Não alinhei nas hostes dos que ficaram muito excitados com a crítica que o PR fez ao governo, em matéria decisiva neste momento: corte dos subsídios é a “violação de um princípio de equidade fiscal”; corte salarial para grupos específicos é “um imposto”. Aliás, está por ver que água traz essa declaração no bico.
Essa mensagem de Cavaco Silva, continha, contudo, outro elemento que me chamou a atenção. É que o PR, que podia ser interpretado como protagonizando assim uma quebra de solidariedade institucional, ou uma ingerência em matéria governativa, justificou a tomada de posição declarando: “Mudou o Governo, mas eu não mudei de opinião”. Haveria muito que escrutinar quanto à prática desse princípio por este presidente, mas deixemos isso e fiquemos pelo valor facial da declaração: “Mudou o Governo, mas eu não mudei de opinião”.

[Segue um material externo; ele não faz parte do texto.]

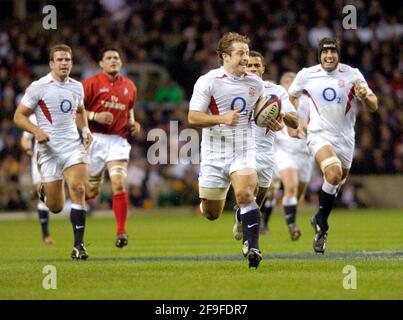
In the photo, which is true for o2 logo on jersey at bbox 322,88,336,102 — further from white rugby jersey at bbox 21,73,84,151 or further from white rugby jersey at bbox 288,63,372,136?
white rugby jersey at bbox 21,73,84,151

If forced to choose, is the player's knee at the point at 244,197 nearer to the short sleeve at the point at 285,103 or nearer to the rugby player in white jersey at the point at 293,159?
the short sleeve at the point at 285,103

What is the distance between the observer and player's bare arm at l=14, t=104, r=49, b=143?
13062 mm

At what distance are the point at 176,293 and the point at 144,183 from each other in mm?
17876

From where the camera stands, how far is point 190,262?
488 inches

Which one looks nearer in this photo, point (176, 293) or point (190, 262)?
point (176, 293)

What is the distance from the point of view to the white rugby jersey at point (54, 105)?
1353 cm

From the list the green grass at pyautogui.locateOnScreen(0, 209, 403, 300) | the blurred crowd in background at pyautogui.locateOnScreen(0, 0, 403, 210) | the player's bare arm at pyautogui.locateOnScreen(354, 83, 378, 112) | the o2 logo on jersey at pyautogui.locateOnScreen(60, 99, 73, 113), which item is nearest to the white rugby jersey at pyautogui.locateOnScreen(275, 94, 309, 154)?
the green grass at pyautogui.locateOnScreen(0, 209, 403, 300)

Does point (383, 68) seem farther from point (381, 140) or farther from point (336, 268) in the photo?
point (336, 268)

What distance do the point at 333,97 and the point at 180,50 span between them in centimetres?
1759

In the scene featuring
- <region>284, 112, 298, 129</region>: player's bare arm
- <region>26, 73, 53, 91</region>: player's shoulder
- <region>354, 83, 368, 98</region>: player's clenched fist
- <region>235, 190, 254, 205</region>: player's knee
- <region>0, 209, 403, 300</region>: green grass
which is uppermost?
<region>26, 73, 53, 91</region>: player's shoulder

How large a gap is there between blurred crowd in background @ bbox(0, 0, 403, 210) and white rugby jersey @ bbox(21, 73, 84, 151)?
12.7 m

É que o barruço podia perfeitamente enfiar em muitas cabeças que por aí andam. Governantes que governam ao contrário do que diziam quando eram oposição. Oposições tentadas a fazer oposição com o mesmo estilo que criticaram em outros tempos. Comentadores que comentam tudo ao contrário do que comentavam há uns meses, tendo passado milagrosamente a ver regiões do ser que não suspeitavam sequer que pudessem existir. Blogues que praticam agora a má-língua e a trica que no passado detestavam. Tudo por quê? Por ter mudado o governo. O que deu azo a mudanças, não apenas de opinião, mas também de tom, de estilo, de código de conduta. O que era abjecto passou a ser virtuoso, o que era louvável passou a ser abominação.

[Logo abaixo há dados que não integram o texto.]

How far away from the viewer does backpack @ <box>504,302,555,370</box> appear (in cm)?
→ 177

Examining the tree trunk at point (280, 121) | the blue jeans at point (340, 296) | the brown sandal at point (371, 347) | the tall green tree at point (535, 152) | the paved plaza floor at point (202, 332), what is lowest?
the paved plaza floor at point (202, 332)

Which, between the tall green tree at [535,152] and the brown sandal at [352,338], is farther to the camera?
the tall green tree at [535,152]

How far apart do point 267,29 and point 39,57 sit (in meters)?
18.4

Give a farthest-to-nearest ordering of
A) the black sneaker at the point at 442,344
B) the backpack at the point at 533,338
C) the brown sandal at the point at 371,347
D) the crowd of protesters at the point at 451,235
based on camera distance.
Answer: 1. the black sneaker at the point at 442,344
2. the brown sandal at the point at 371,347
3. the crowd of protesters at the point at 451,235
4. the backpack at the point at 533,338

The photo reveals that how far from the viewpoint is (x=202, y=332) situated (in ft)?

Será que Cavaco se meteu ao caminho com aquelas declarações (“Mudou o Governo, mas eu não mudei de opinião”), não para falar de economia e finanças, que era o que parecia ser o seu assunto naquele momento, mas para lembrar que é demasiado indecente tantos intervenientes na coisa pública fazerem tanta pirueta com tanta celeridade?
(Senhor Presidente, se isto é demasiado confuso para si, peço respeitosamente desculpa.)